Цель обоих процессов состоит в том, чтобы научить базу знаний больше об их категориях (выявить понятия, которые могут применяться к категориям) и быть в состоянии предоставить более точные предложения в будущем.
Это пример процесса обратной связи, который происходит в приложении:
1. Агент решает дело, используя решение, предложенное системой НЛП, и хочет отправить отзыв.
2. Система НЛП получает отзывы о случае и решении. Извлекает понятия из кейса и добавляет их в список понятий для этого решения в базе знаний.
3. Решение узнало о других видах случаев (случаев с недавно добавленными концепциями), которые оно может решить.
При наличии процессов обучения и обратной связи база знаний со временем совершенствуется. Он установил множество категорий (в нашем случае, решений), и каждая категория связана со значительным количеством понятий.
Когда система НЛП получает запрос предложить категорию, например, возможные решения для решения дела, система НЛП:
1. Извлекает понятия из дела.
2. Сканирует базу знаний для категорий (решений), которые имеют соответствующие понятия.
3. Отправляет решения обратно к делу в качестве предложений.
Использование:
• Предоставлять автоматизированные решения по делам, заказам на обслуживание, входящим электронным письмам и чату.
Вот пример случаев. Приложение центра обработки вызовов использует NLP для предоставления автоматических предложений агентам по делам.
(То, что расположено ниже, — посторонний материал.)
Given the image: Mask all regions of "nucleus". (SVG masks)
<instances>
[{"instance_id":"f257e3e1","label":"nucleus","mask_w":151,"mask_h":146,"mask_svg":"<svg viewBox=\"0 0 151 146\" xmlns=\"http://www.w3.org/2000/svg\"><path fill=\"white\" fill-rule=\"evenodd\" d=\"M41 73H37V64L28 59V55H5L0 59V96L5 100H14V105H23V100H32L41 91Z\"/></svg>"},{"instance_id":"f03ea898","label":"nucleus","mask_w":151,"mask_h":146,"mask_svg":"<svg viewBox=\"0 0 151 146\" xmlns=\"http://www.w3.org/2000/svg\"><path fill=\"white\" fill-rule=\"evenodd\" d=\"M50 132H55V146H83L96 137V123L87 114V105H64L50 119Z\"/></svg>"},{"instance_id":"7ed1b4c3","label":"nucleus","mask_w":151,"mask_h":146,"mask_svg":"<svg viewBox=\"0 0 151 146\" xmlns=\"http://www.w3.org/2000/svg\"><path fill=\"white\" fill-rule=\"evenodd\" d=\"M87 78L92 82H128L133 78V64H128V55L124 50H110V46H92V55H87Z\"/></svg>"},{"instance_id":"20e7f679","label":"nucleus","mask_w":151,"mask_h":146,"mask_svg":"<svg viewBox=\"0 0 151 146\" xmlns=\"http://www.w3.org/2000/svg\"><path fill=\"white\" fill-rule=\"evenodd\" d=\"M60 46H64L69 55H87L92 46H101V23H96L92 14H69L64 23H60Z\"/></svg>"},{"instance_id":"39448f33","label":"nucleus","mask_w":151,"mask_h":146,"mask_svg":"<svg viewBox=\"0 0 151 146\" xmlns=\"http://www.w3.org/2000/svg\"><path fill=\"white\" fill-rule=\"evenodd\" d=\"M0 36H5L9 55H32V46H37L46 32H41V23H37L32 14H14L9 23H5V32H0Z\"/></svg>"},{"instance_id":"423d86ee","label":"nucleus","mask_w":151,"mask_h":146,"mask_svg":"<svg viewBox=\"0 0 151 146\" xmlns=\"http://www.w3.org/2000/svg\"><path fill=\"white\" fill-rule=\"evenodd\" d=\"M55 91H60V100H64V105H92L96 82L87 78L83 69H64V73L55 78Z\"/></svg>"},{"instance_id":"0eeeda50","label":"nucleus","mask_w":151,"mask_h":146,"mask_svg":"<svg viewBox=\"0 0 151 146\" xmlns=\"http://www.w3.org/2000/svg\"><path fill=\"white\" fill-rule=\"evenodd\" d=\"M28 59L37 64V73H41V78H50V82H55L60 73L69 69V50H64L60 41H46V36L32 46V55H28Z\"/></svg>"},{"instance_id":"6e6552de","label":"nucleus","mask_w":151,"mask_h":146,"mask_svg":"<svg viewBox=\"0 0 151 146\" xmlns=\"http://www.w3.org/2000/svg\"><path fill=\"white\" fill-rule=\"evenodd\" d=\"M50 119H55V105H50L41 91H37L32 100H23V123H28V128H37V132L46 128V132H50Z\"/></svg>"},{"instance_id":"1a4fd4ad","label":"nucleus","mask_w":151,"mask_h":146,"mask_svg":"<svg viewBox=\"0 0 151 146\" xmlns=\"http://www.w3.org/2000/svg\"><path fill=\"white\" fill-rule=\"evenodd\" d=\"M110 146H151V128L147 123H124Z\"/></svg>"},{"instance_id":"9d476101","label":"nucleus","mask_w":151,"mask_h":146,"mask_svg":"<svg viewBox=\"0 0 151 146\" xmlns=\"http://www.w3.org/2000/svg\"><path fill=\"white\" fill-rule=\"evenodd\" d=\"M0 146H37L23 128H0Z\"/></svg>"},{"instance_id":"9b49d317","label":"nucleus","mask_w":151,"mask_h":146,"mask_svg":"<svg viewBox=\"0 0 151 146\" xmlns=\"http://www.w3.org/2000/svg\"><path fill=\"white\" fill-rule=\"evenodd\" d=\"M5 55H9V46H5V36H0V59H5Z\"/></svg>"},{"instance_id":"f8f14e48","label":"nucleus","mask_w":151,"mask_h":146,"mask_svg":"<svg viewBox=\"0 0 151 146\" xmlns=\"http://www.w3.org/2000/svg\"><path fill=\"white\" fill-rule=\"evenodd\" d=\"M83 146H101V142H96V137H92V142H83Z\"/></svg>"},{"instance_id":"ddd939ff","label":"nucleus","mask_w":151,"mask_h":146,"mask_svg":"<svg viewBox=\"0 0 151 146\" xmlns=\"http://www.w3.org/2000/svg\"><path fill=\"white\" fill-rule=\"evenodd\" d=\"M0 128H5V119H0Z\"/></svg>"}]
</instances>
Система отправляет информацию о случае в НЛП. НЛП извлекает понятия из кейса, находит решения, соответствующие этим понятиям, и возвращает некоторые наиболее важные решения, чтобы попытаться разрешить кейс.
• Распределить случаи и электронные письма по содержанию.
Возвращенные категории могут использоваться для управления бизнес-
процессами. Например, АСЭД использует НЛП для анализа и классификации входящих сообщений электронной почты. Когда процесс электронной почты отправляет электронное письмо в систему NLP, он анализирует содержимое электронной почты, например, тему, адрес электронной почты отправителя и текст сообщения.
Исходя из объема знаний, полученных системой, она предлагает категории, в которых делается вывод о намерении электронной почты (речь идет о проблеме, жалобе, спаме и т. Д.).
Предположим, что NLP возвращает категорию проблемы для электронной почты в ERMS с высоким пороговым значением, что указывает на то, что NLP очень уверен, что электронная почта описывает проблему, и что процессор электронной почты может выполнять действия на основе любого правила, предопределенного для проблемная категория.
В этом случае действие может направлять электронную почту в определенный рабочий список группы, который управляет проблемами, и отправлять автоматическое подтверждение отправителю. Если возвращаемая категория - спам, у вас может быть другое действие, которое выполняет обработчик электронной почты, например, удаление электронной почты из базы данных.
АСЭД использует NLP, чтобы максимально автоматизировать процесс обработки электронной почты, выгружая некоторые из ручных задач в систему автоответчика, чтобы агенты могли тратить больше времени на решение сложных проблем клиентов.
Использованные источники:
1. CRM со скоростью света. Привлечение и удержание клиентов в реальном времени через Интернет, П. Гринберг, Символ-Плюс, 2006 г., 526 стр.
2. #crm_is, П. Цаплюк, Издательские решения, 2017 г., 170 стр.
3. CRM. Подробно и по делу. Редакция 1, Р. Кинзябулатов, Издательские решения, 2016 г., 170 стр.
4. Neural Network Methods in Natural Language Processing (Synthesis Lectures on Human Language Technologies), Y. Goldberg, Morgan & Claypool Publishers, 2017 г., 310 стр.
5. Natural Language Processing with Python, S. Bird, E. Klein, O'REILLY, 2009 г., 504 стр.